Like
a million others, my kids each morning announce the countdown to summer
vacation. Eight days of school remain. Some rituals are eternal. Neither hates
school, nor did I, but summer signifies something else, more than mere freedom,
which, if you asked them, would be their ten- and twelve-year-old explanations.

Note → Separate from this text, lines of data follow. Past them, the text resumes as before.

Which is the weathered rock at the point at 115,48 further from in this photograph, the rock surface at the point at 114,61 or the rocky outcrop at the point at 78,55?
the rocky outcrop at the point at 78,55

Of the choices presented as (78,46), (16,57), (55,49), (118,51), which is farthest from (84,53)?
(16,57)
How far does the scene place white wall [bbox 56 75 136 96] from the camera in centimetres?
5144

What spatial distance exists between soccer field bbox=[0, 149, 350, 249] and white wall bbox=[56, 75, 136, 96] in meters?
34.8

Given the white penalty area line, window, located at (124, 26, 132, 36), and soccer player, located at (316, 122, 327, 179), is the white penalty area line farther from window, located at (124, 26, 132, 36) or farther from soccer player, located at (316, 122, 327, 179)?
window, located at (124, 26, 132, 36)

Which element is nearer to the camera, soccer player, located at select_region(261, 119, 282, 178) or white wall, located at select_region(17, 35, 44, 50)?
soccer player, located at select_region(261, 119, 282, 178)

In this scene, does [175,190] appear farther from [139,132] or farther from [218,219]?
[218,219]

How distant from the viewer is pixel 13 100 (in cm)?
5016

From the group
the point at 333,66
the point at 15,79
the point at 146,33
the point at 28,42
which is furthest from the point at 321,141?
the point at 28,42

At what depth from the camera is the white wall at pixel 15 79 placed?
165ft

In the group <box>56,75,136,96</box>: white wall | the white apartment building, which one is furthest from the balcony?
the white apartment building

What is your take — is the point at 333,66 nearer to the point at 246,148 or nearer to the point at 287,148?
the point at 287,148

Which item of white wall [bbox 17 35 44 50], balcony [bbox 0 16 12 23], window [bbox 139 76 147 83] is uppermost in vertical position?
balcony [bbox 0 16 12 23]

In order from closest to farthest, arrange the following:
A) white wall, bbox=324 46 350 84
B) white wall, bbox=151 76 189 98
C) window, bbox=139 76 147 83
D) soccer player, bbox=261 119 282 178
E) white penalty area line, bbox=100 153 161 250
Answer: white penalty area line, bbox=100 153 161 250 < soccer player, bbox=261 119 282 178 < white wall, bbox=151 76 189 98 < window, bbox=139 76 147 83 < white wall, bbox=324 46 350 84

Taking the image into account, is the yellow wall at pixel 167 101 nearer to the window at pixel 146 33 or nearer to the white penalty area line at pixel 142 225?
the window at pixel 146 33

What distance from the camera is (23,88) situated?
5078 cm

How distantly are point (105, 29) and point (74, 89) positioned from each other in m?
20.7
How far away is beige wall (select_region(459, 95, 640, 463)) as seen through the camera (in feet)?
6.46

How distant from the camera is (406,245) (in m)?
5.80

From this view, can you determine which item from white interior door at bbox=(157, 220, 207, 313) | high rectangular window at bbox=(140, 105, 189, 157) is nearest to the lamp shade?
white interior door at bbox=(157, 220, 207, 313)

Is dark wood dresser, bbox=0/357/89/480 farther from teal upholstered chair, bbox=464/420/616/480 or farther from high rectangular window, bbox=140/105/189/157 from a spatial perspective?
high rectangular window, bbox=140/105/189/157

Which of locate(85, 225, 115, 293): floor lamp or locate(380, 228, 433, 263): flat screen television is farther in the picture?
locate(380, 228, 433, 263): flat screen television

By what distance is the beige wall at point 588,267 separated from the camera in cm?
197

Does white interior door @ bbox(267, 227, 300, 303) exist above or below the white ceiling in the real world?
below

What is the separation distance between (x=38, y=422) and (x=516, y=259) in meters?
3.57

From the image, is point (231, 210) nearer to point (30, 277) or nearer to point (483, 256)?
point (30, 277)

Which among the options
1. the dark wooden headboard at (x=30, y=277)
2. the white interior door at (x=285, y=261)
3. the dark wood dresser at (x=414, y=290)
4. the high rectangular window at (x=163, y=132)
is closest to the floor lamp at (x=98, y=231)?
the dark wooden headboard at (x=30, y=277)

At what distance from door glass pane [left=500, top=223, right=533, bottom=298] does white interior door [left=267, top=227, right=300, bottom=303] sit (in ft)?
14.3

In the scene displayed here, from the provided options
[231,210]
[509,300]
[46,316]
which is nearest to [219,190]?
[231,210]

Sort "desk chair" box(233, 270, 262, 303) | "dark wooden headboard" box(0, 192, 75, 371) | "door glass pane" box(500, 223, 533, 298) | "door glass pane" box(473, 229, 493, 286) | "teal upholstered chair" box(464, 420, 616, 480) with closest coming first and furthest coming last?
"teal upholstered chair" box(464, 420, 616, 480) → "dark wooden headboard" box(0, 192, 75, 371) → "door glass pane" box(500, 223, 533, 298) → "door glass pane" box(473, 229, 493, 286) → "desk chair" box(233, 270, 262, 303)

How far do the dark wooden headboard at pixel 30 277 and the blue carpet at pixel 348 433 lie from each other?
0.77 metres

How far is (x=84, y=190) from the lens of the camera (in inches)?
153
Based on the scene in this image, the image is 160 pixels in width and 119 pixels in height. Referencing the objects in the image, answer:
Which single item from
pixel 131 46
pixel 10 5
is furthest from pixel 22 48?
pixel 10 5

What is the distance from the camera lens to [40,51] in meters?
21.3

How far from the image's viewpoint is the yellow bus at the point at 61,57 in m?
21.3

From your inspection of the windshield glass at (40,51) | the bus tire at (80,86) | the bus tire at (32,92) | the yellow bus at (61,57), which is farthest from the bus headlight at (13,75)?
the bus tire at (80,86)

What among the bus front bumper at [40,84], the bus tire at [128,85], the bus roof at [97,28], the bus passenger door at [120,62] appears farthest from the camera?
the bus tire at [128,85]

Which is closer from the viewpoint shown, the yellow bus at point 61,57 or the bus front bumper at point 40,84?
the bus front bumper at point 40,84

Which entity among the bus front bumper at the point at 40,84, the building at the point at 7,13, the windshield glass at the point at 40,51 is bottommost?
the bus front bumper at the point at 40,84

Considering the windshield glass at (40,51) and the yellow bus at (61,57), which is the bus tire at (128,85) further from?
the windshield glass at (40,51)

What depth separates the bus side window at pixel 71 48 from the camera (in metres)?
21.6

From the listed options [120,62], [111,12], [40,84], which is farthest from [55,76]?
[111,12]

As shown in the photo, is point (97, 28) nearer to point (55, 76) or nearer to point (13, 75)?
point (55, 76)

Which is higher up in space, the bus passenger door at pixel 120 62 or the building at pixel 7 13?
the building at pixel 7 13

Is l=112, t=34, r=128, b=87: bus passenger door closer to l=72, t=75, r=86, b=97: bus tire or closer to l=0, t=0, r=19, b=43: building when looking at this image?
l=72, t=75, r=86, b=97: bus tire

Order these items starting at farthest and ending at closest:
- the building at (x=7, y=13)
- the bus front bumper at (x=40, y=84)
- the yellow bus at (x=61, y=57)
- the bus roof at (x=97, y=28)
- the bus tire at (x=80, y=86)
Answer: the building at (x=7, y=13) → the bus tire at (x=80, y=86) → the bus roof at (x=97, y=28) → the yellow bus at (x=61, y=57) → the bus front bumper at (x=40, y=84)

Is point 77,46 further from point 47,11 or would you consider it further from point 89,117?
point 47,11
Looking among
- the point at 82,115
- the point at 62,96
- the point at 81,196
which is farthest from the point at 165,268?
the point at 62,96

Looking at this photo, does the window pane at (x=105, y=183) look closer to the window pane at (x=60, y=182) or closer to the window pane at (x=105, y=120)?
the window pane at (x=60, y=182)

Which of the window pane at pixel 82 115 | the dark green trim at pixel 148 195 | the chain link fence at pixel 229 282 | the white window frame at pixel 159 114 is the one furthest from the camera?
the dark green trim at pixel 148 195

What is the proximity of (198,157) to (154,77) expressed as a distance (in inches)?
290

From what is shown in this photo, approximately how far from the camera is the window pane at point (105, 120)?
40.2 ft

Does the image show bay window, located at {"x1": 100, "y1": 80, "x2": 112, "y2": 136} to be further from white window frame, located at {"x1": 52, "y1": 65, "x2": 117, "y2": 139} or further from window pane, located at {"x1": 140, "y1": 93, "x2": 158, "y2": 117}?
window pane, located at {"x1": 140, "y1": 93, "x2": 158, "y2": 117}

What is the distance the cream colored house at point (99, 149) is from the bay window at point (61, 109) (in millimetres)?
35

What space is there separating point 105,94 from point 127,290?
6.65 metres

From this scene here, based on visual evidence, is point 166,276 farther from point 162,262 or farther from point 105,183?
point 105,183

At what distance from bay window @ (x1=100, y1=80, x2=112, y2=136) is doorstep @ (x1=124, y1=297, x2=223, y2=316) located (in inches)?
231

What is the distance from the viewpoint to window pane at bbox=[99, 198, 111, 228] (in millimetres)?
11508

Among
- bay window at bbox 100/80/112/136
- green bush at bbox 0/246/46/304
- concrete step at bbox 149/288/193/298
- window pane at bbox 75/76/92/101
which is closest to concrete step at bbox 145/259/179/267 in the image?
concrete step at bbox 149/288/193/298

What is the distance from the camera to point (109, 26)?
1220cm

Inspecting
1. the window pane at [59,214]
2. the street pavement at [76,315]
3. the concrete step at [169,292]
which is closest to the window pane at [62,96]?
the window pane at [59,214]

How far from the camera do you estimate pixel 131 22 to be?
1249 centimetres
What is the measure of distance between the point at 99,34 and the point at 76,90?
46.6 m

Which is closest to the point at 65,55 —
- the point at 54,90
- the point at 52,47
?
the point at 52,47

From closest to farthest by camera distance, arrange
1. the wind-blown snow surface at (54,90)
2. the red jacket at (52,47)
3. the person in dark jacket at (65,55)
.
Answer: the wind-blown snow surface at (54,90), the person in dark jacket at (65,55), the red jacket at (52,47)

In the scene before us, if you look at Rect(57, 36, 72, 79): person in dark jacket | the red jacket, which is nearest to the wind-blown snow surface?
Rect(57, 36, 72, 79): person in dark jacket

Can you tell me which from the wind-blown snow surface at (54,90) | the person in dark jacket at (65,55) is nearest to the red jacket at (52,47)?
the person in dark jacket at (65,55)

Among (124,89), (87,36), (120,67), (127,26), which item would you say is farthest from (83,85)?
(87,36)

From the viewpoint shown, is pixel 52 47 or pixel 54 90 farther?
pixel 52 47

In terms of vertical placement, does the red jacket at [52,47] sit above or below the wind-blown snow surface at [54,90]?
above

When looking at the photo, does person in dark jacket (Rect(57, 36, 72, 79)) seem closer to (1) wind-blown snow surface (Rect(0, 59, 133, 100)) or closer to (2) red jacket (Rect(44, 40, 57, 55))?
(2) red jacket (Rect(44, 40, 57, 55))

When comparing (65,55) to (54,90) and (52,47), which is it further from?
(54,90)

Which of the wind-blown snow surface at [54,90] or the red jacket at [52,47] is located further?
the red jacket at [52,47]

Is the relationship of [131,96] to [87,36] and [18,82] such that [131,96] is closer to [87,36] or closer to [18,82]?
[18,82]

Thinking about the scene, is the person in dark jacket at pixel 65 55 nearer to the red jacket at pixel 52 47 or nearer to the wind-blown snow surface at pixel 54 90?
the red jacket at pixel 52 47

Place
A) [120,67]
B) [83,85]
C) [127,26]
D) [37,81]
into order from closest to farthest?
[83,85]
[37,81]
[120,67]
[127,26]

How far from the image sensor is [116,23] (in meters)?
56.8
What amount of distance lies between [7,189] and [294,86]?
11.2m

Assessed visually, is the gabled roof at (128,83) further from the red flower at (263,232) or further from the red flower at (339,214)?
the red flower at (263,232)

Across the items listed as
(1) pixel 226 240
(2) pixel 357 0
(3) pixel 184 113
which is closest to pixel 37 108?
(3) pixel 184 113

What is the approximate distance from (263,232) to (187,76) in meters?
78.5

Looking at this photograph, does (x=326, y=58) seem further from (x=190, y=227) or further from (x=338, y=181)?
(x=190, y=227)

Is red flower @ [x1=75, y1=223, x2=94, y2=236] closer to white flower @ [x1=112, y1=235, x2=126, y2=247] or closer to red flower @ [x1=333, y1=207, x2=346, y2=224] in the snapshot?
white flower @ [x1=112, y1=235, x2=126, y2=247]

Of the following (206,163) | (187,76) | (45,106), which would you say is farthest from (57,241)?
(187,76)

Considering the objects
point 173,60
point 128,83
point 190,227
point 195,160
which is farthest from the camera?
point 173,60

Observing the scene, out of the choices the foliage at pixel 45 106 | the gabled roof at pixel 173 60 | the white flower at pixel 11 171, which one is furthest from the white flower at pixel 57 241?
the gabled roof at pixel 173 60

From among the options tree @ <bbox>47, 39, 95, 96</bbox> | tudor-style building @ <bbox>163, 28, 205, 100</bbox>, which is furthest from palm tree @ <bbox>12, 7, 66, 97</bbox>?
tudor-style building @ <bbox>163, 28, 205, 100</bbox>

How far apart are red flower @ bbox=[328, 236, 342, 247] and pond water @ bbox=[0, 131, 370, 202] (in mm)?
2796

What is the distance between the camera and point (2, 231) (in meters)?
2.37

No, summer promises a euphoric sense of possibility, of openness and potential. You can do anything in the
summer, celebrate whatever you want. We built forts, had apple fights, picked blackberries, played army,
burned model airplanes and threw rocks at paper wasp nests. Swimming, fishing,
shooting pellet and BB guns, comic books and watermelon. All for the sake of
being alive and slowly, unknowingly shedding the ways of childhood. Thoreau puts it
memorably in his journal one-hundred sixty years ago today, on May 28, 1853:
“To
Lupine Hill by boat. The carnival of the year commencing— a warm, moist, hazy
air, the water already smooth and uncommonly high, the river overflowing, and
yellow lilies all drowned, their stems not long enough to reach the surface. I
see the boat-club, or three or four in pink shirts, rowing at a distance...
Already the ringing croak of a toad begins to be heard here and there
along the river, and the troonk of a bullfrog from time to time.”
Pink shirts in Concord, Mass., in 1853.